Scraped caption text data:
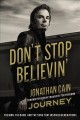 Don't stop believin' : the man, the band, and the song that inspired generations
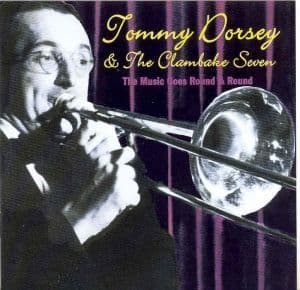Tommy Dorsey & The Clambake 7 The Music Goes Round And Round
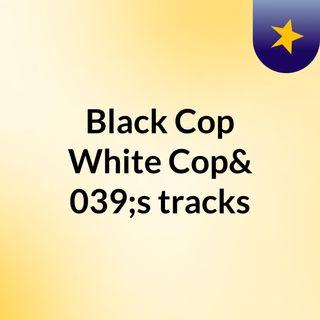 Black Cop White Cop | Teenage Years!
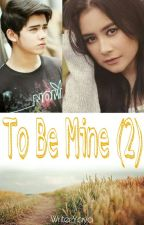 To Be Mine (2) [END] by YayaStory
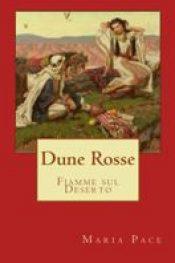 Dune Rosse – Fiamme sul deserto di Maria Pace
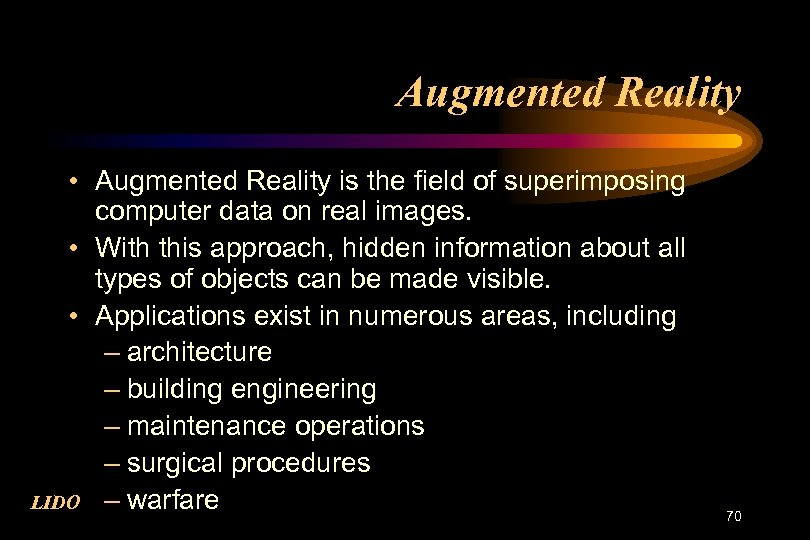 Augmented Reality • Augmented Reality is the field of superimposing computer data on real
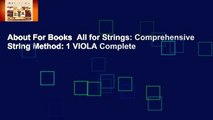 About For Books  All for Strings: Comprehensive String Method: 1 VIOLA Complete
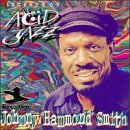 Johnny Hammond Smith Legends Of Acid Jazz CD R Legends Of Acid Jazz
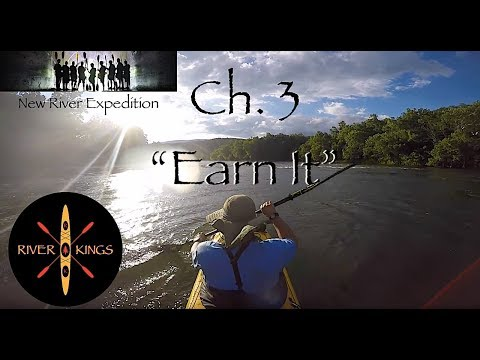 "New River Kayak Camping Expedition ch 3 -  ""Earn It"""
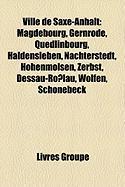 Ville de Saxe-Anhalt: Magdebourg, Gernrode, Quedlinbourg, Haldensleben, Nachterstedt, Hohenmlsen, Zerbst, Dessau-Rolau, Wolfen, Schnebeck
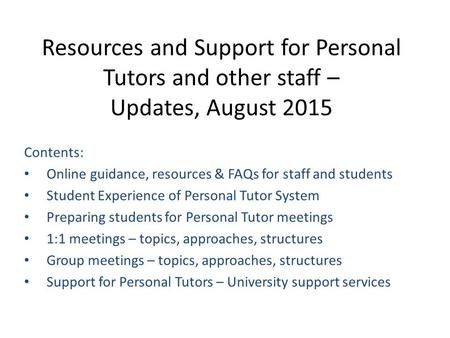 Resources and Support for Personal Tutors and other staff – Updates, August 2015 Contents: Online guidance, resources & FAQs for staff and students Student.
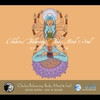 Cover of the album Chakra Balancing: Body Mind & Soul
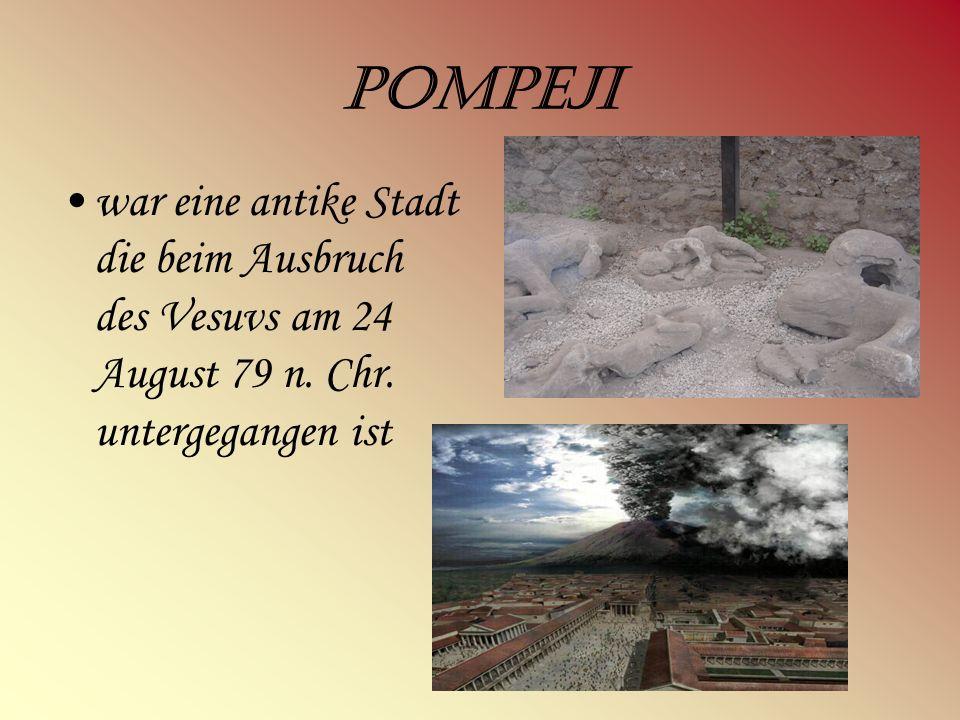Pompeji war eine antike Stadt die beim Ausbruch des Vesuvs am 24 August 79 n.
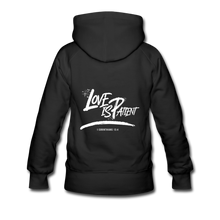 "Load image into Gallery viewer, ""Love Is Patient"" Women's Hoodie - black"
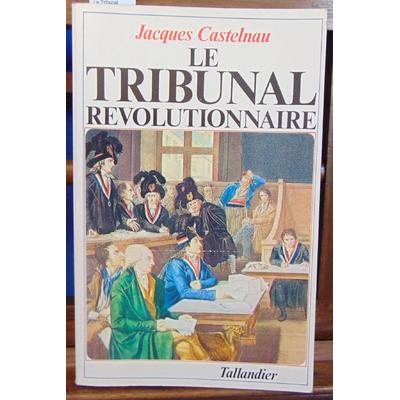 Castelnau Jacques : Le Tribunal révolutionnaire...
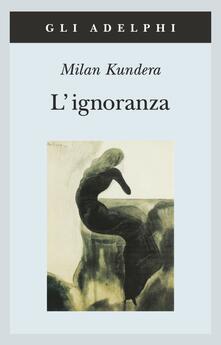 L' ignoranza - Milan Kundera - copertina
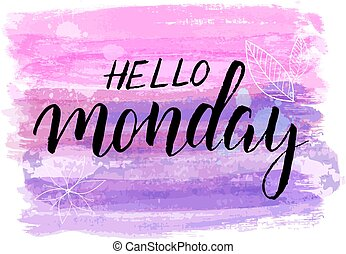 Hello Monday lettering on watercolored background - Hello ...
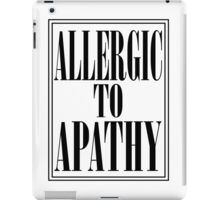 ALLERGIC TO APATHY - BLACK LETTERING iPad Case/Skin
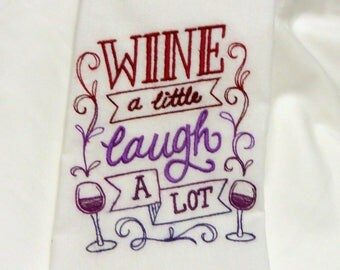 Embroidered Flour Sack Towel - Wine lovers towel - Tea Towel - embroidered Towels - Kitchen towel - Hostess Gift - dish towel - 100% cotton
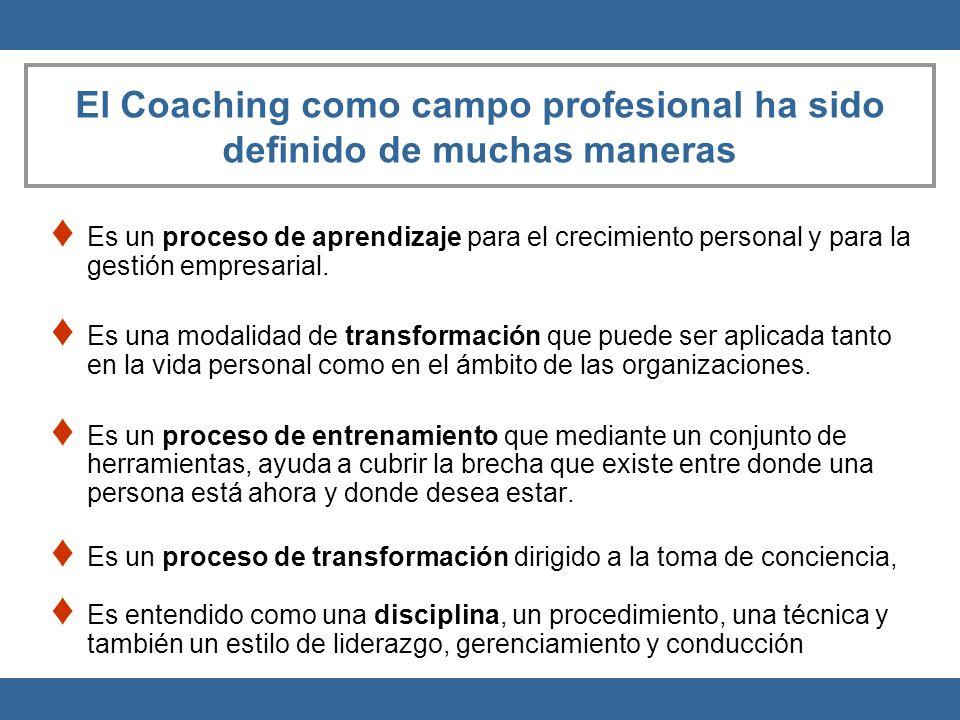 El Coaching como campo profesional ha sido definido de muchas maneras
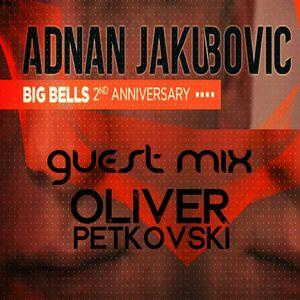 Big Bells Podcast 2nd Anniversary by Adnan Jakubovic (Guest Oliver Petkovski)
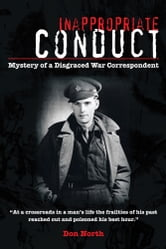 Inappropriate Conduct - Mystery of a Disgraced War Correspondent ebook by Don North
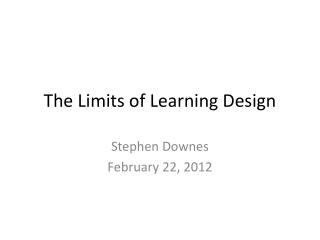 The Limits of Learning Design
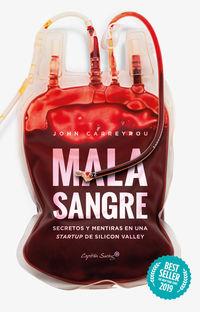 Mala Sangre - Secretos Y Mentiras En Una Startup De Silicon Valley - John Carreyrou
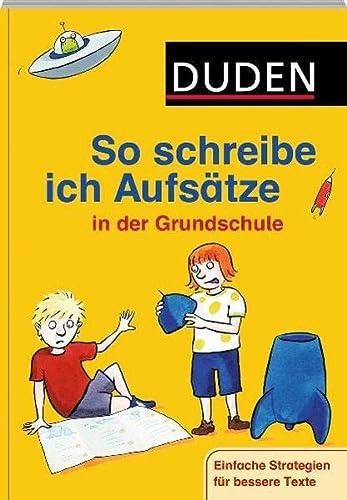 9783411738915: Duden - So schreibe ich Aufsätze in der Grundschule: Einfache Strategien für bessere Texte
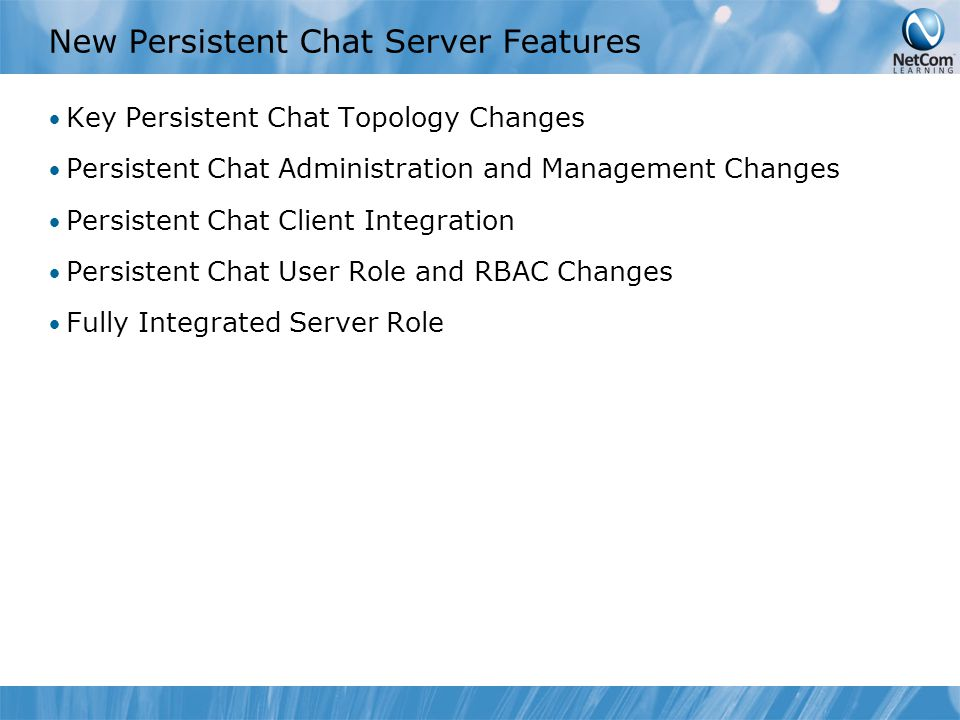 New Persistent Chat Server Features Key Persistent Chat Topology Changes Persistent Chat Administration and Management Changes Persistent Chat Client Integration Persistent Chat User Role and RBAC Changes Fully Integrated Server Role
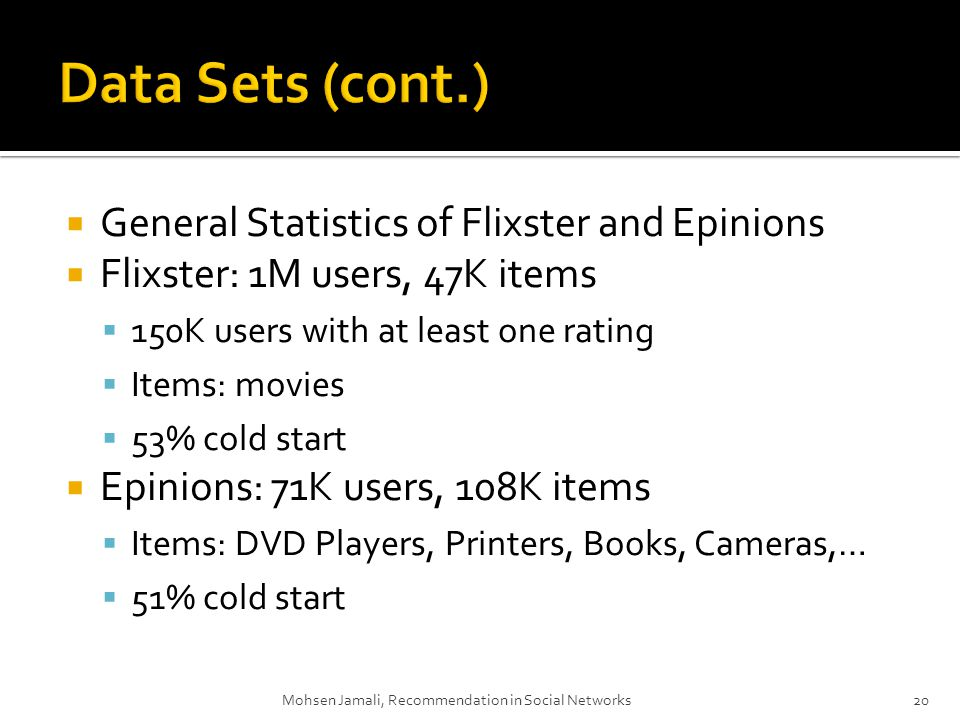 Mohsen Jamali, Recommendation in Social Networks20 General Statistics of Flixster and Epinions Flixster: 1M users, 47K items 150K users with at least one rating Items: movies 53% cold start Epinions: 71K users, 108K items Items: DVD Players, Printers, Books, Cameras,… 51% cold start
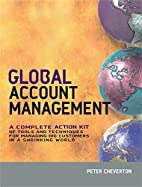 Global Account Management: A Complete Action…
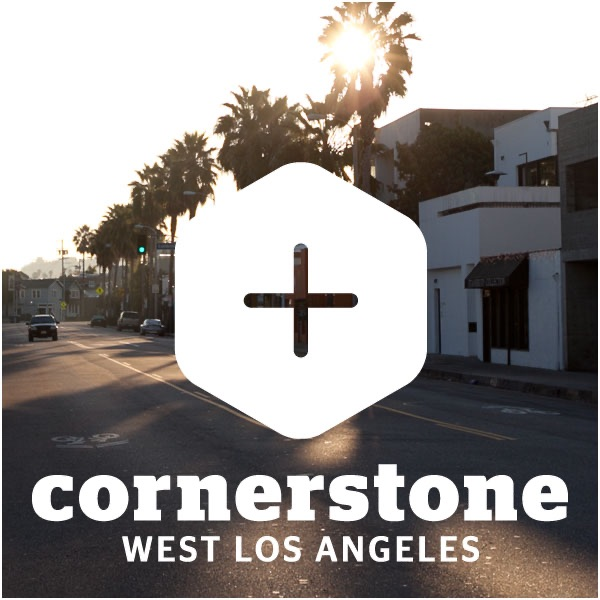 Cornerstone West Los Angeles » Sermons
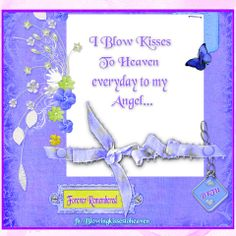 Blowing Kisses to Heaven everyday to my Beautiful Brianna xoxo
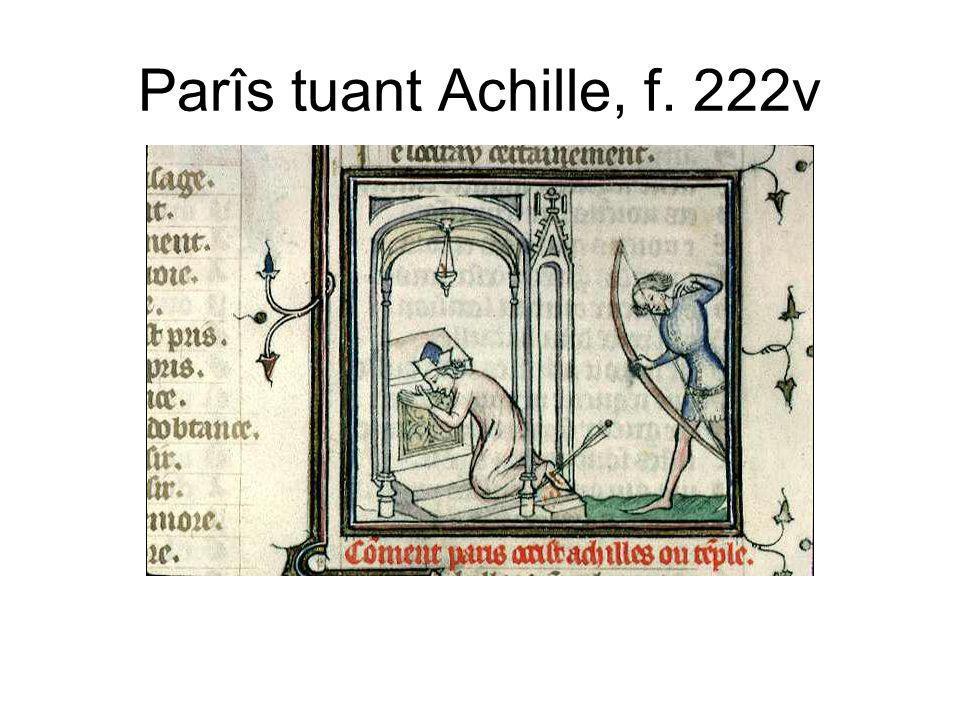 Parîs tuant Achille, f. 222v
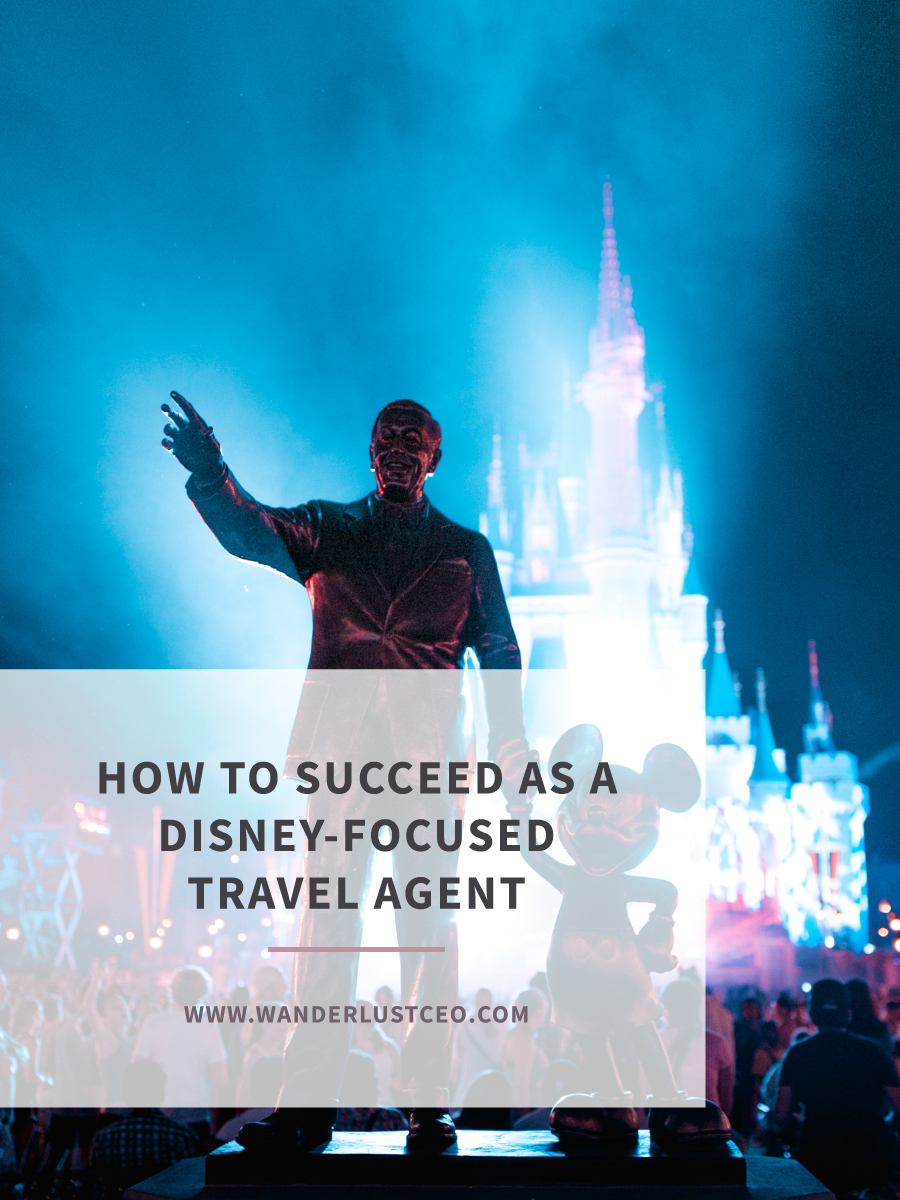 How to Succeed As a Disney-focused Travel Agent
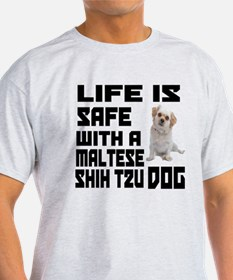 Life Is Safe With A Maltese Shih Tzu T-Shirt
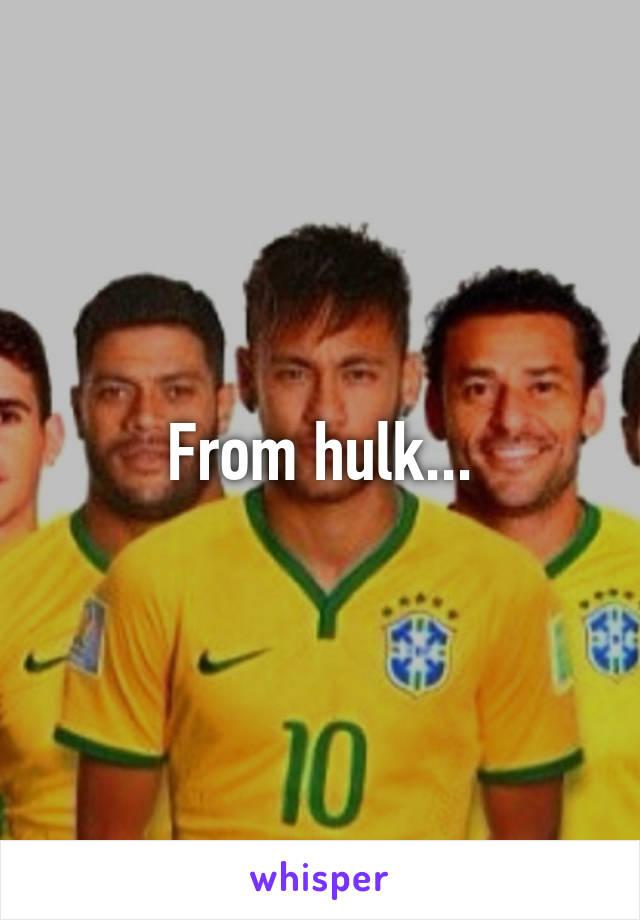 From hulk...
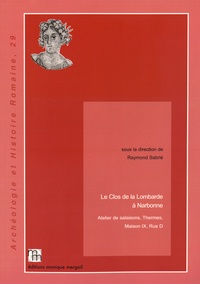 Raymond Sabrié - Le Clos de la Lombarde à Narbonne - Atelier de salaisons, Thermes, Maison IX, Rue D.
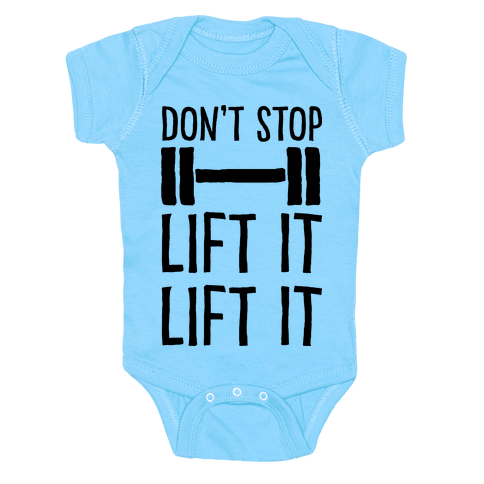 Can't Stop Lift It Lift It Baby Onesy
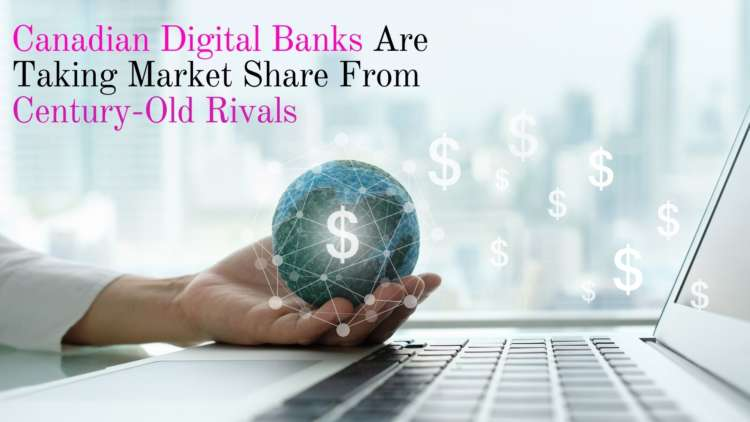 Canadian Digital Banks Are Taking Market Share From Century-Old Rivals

THE PROBLEM:
Return every entry word for word, minus the pictures.

SOLUTION:
 Don't stop believin' : the man, the band, and the song that inspired generations
Tommy Dorsey & The Clambake 7 The Music Goes Round And Round
 Black Cop White Cop | Teenage Years!
 To Be Mine (2) [END] by YayaStory
 Dune Rosse – Fiamme sul deserto di Maria Pace
 Augmented Reality • Augmented Reality is the field of superimposing computer data on real
 About For Books  All for Strings: Comprehensive String Method: 1 VIOLA Complete
 Johnny Hammond Smith Legends Of Acid Jazz CD R Legends Of Acid Jazz
 "New River Kayak Camping Expedition ch 3 -  ""Earn It"""
 Ville de Saxe-Anhalt: Magdebourg, Gernrode, Quedlinbourg, Haldensleben, Nachterstedt, Hohenmlsen, Zerbst, Dessau-Rolau, Wolfen, Schnebeck
 Resources and Support for Personal Tutors and other staff – Updates, August 2015 Contents: Online guidance, resources & FAQs for staff and students Student.
 Cover of the album Chakra Balancing: Body Mind & Soul
Pompeji war eine antike Stadt die beim Ausbruch des Vesuvs am 24 August 79 n.
 "Load image into Gallery viewer, ""Love Is Patient"" Women's Hoodie - black"
 Castelnau Jacques : Le Tribunal révolutionnaire...
 L' ignoranza - Milan Kundera - copertina
 Hello Monday lettering on watercolored background - Hello ...
 ALLERGIC TO APATHY - BLACK LETTERING iPad Case/Skin
 Embroidered Flour Sack Towel - Wine lovers towel - Tea Towel - embroidered Towels - Kitchen towel - Hostess Gift - dish towel - 100% cotton
 El Coaching como campo profesional ha sido definido de muchas maneras
 Big Bells Podcast 2nd Anniversary by Adnan Jakubovic (Guest Oliver Petkovski)
 Inappropriate Conduct - Mystery of a Disgraced War Correspondent ebook by Don North
 The Limits of Learning Design
 Mala Sangre - Secretos Y Mentiras En Una Startup De Silicon Valley - John Carreyrou
 9783411738915: Duden - So schreibe ich Aufsätze in der Grundschule: Einfache Strategien für bessere Texte
 New Persistent Chat Server Features Key Persistent Chat Topology Changes Persistent Chat Administration and Management Changes Persistent Chat Client Integration Persistent Chat User Role and RBAC Changes Fully Integrated Server Role
 Mohsen Jamali, Recommendation in Social Networks20 General Statistics of Flixster and Epinions Flixster: 1M users, 47K items 150K users with at least one rating Items: movies 53% cold start Epinions: 71K users, 108K items Items: DVD Players, Printers, Books, Cameras,… 51% cold start
 Global Account Management: A Complete Action…
 Cornerstone West Los Angeles » Sermons
 Blowing Kisses to Heaven everyday to my Beautiful Brianna xoxo
 Parîs tuant Achille, f. 222v
 How to Succeed As a Disney-focused Travel Agent
 Life Is Safe With A Maltese Shih Tzu T-Shirt
 From hulk...
 Raymond Sabrié - Le Clos de la Lombarde à Narbonne - Atelier de salaisons, Thermes, Maison IX, Rue D.
 Can't Stop Lift It Lift It Baby Onesy
 Canadian Digital Banks Are Taking Market Share From Century-Old Rivals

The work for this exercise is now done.